Statt dessen wurden menschenverachtende Ideologien, Intoleranz
und Abhängigkeit in Religionen eingebettet vermittelt und die Menschheit
hat mit diesem Rüstzeug traurige und entsetzliche Rekorde aufgestellt.
In anderen Kapiteln dieser Heimseite wurde der Gedanke entwickelt, dass
das Glaubensbedürfnis von der Evolution angelegt wurde, weil dies
für unsere Vorfahren überlebenswichtig war. Genau darin ist einweiteres
Dilemma der Menschheit begründet: Wenn ein religiöses Weltbild
überlebenswichtig ist, so wird klar, dass der Mensch dafür kämpft
- und in der Konsequenz - auch dafür stirbt und mordet. Daher kann
mit Religion Macht ausgeübt und gesichert werden, was das organisierte
Christentum über anderthalb Jahrtausende blutig unter Beweis stellen
konnte.
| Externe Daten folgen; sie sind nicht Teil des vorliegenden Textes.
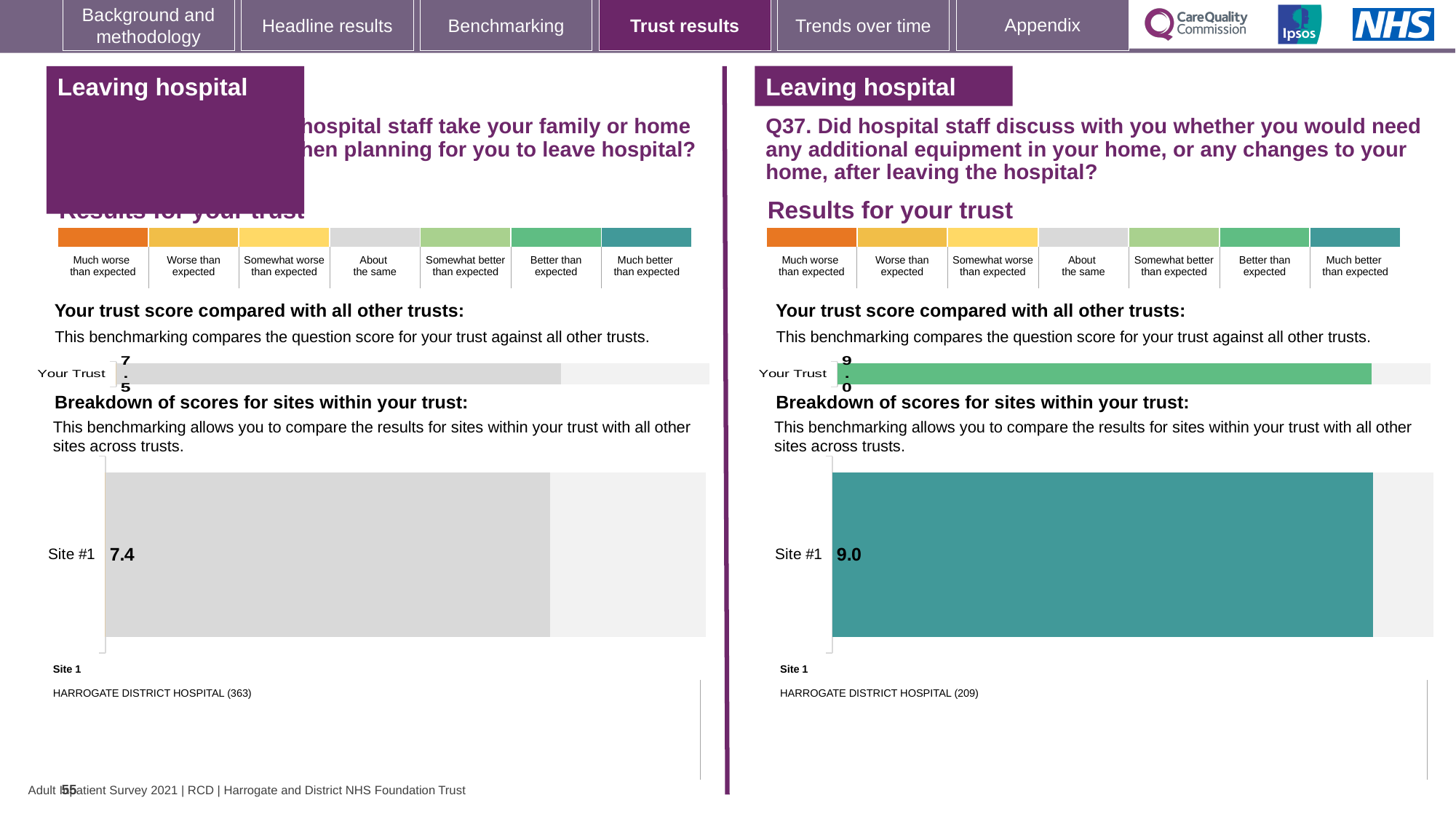
How many sites are shown on the left-hand 'Breakdown of scores for sites within your trust' chart? 1 On the right-hand (Q37) 'Your trust score compared with all other trusts' chart, what colour is the Your Trust bar? green On the right-hand (Q37) 'Breakdown of scores for sites within your trust' chart, what is the score for Site #1? 9.0 Which is larger, the Site #1 score on the left-hand site breakdown chart or the Site #1 score on the right-hand (Q37) site breakdown chart? the right-hand chart How many sites are shown on the right-hand (Q37) 'Breakdown of scores for sites within your trust' chart? 1 On the left-hand side, what is the difference between the Your Trust score (7.5) and the Site #1 score (7.4)? 0.1 What kind of chart is the right-hand (Q37) 'Breakdown of scores for sites within your trust' chart? bar chart On the left-hand 'Your trust score compared with all other trusts' chart, what is the score for Your Trust? 7.5 On the right-hand (Q37) 'Your trust score compared with all other trusts' chart, what is the score for Your Trust? 9.0 On the right-hand (Q37) site breakdown chart, which hospital is listed as Site 1? Harrogate District Hospital (209) What is the difference between the Your Trust score on the right-hand (Q37) trust score chart and the Your Trust score on the left-hand trust score chart? 1.5 On the left-hand 'Breakdown of scores for sites within your trust' chart, what is the score for Site #1? 7.4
Die Macht des Glaubens beruht also ebenfalls auf genetisch bedingten
Verhaltensweisen und wird mit dem Verstand, der Vernunft, konfrontiert(
s. Kapitel: Über religiöse Weltbilder)
Ein Durchbruch zum Besseren ist nicht in Sicht, obwohl es Wege
gäbe. Aber dies weiterhin dem Zufall zu überlassen, birgt Risiken.
Hier kann man sich auch nocheinmal deutlich machen, dass eine multikulturelle
Gesellschaft von der Natur nicht vorgesehen wurde, sondern nur nach den
Regeln und dem Verhaltensmuster der Vernunft stabilisiert werden kann.
Und von solchen Fähigkeiten ist die Menschheit noch immer weit entfernt.
Es ist präziser, von einem Kulturbedürfnis zu sprechen
(s. Literaturverzeichnis: John C. Eccles, 1989: Die Evolution
des Gehirns- die Erschaffung des Selbst). Das Gehirn ist zum
Zeitpunkt der Geburt nicht nur zum Erlernen einer Sprache vorbereitet,
es "erlernt" auch die Kultur (mit ihren Wertvorstellungen)
in die der Mensch hineingeboren wird. Beides ist zum Leben in der Gemeinschaft
gleichermaßen erforderlich. Von der Macht der frühkindlichen
Prägung wurde schon gesprochen. Nur in relativ wenigen Fällen
wird der Mensch die Kultur, in die er hineingeboren wurde, später
durch eine andere austauschen.( Noch einmal zum Vergleich: Nur in wenige
Fällen kann der Mensch in späteren Jahren eine Fremdsprache akzentfrei
sprechen lernen.)
Auch die Eignung für eine wesentlich früher
erworbene Kommunikationsform ist bei allen Menschen (Völkern) noch
zu beobachten: Vermutlich diente die Zeichensprache der Kommunikation,
bevor die Fähigkeit zur phonetischen Sprache entwickelt wurde. Es
fällt auf, dass die sprachbegleitende Gestik auch bei isoliert lebenden
Naturvölkern sich nicht von unserer unterscheidet.
Das zeigt, dass offensichtlich auch positive Elemente in uns schlummern, die nur erweckt und gepflegt werden müssen. Aber nicht einmal dazu ist das Ungeheuer Mensch fähig. Bleibt die Entwicklung weiterhin dem Zufall überlassen, könnte es eng werden, denn die sich für überlegen haltenden Völker haben über Jahrhunderte erfolgreich versucht, friedliche Kulturvölker zu konvertieren oder auszurotten.